The Wyeth compound is actually made up of two islands, Allen and Benner.  There is no landing on the island without the permission of the owners.  Sheltered between these two islands is a lovely little harbor where the Wyeth family maintains moorings that visiting boats are welcome to tie up to for the night.  It’s a very nice service.

On the chart the harbor looks a bit daunting but getting in from either the north or south is easy.   Just be aware of the granite ledge to port as you enter from the south.  However, it’s well charted and is easy to see.  The harbor is protected from all directions and is very scenic.   Some of the local lobstermen store gear and their pots on the Wyeth docks.  I am sure that they keep the family in “bugs”, that’s Maine lobsterman talk for lobsters,  all summer long.

About three miles north, further up the bay, is a great spot to visit, Port Clyde. From there you can take a ferry out to Monhegan Island a lovely island known for their local artist community.  We have not visited Monhegan ourselves but hope to at some point.  Perhaps the biggest draw for me would be to take the mailboat, a wonderful old wooden beauty that runs from Pt Clyde to Monhegan island on a regular schedule.  While you are in Pt Clyde, you might want to have lunch at the general store.  It has a fabulous view of the harbor and the food is good too.  The store has a fairly good selection of groceries.  Not far from Allen, is Hog Island, home of an Audubon camp.  Actually, when we were last there in 2011 the camp wasn’t operating but we were free to explore the island.  It seems that the camp is back in business, at least according to their website.   They also have an “osprey cam”.  It takes a bit of time to load but it’s very cool.  If you’re viewing this post at night, well, come back when it’s light.  I understand that these guys travel south in the winter.  We saw some in the Bahamas this winter.  I wonder if it was the same ones?  Hmm…
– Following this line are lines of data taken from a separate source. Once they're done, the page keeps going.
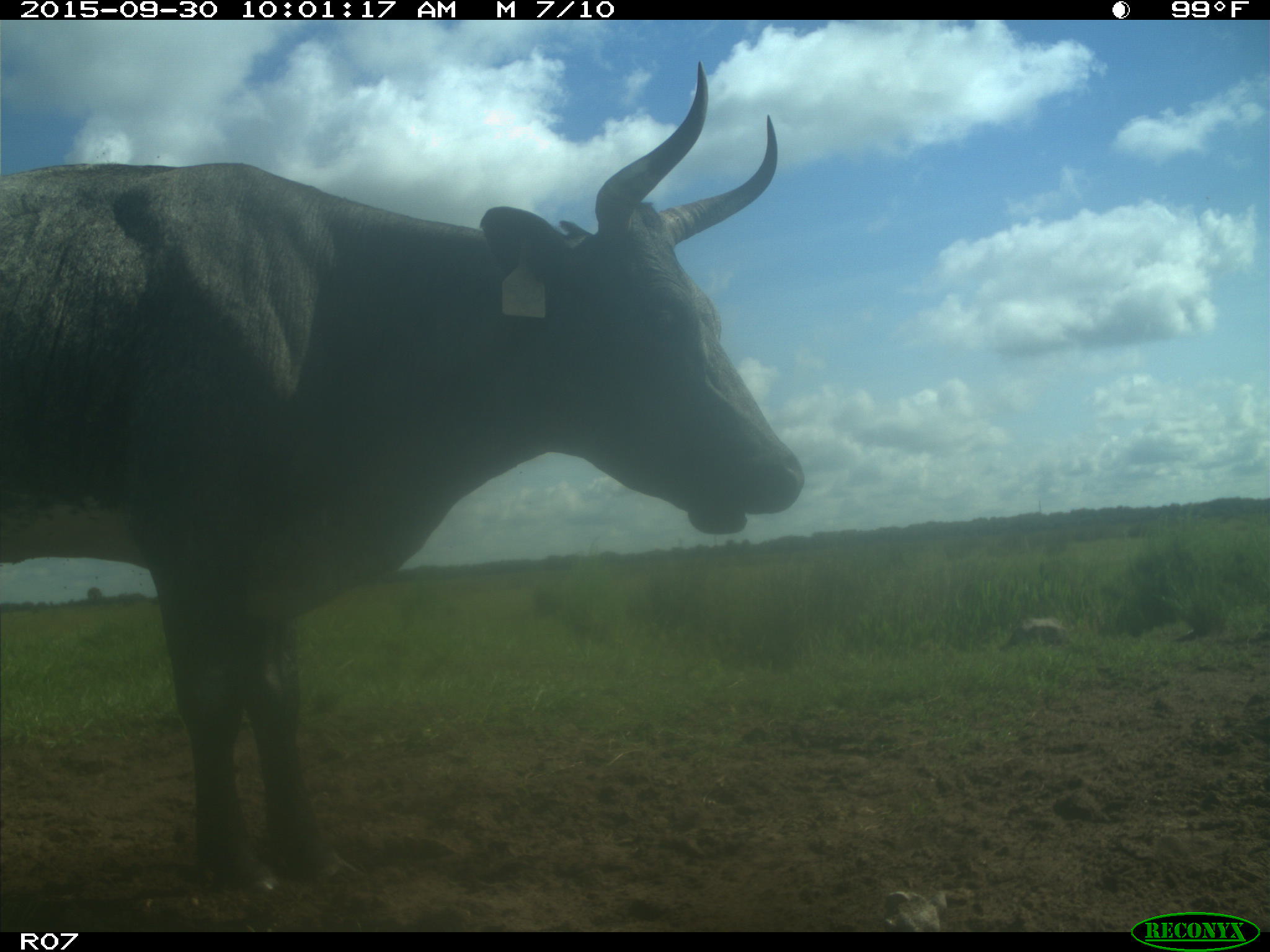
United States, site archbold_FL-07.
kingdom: Animalia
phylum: Chordata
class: Mammalia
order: Artiodactyla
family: Bovidae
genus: Bos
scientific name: Bos taurus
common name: domestic cow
The camp maintains (a relative term) several moorings for boaters to use.  We have picked up them in settled weather with good results.  These moorings are in such a picturesque spot we have used photo on our boat “calling cards” taken here for several years now.   Darn but I can’t find that photo.  Oh well.  Trust me, it’s a nice spot.
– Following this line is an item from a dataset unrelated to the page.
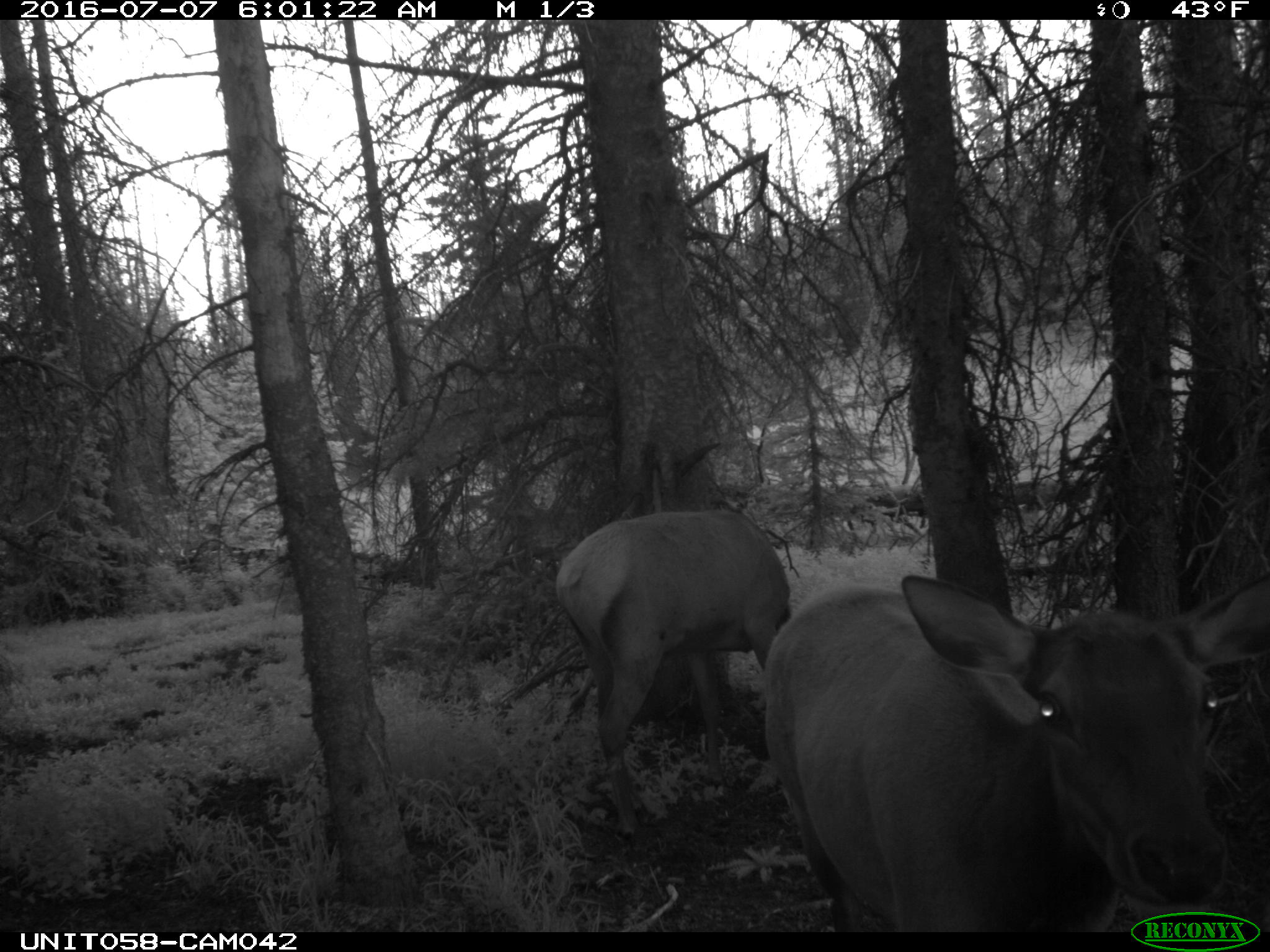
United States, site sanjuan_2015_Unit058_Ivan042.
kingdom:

A nice day trip is to run from Allen Island north to Pt Clyde and then head up through Friendship and west to Hog Island.  It’s an easy run and will take you though some of the most scenic areas in Maine.

Well, writing about these great spots is making me want to jump aboard Pandora and head to Maine.  However, in spite of my recent ramblings about going there, our plans have changed, again.

Actually, I can’t stand the idea of missing out on a warm winter.   The idea of a New England winter with the cold that comes with that, is a bit of a non-starter for me.

This means that we have scrubbed our Maine for this year and I will again run Pandora south for the winter.  I don’t know if we will visit the Bahamas again or if we might try the Florida Keys and Dry Tortugas.  That might be fun. Perhaps we can get down there early enough to visit Key West for New Years.  I am told that they have a “red shoe”, complete with a resident “drag queen” named Sushi, that drops to the street at the stroke of Midnight.  The gay community has a big presence in Key West and, based on this video, they are a group that really knows how to throw a party.  Would be a hoot, that’s for sure.Yes, a bit different than the ball in NYC but hey, it’s warm.  NYC at 10 degrees or Key West at 80?  Hmm…One way or the other, perhaps the best thing about Pandora is that we can take her anywhere we want.   For now it’s fun to think about what’s possible and it’s more than possible that we will head south for the winter, details to come.

Well, there you have it…   A single post that includes sail repair, puffins, ospreys, a classic wooden mail boat and a drag queen video.  How’s that for variety?  Some might say random is a better description.

More to the point, I have work to do on Pandora and the sun is out.  That’s all for now.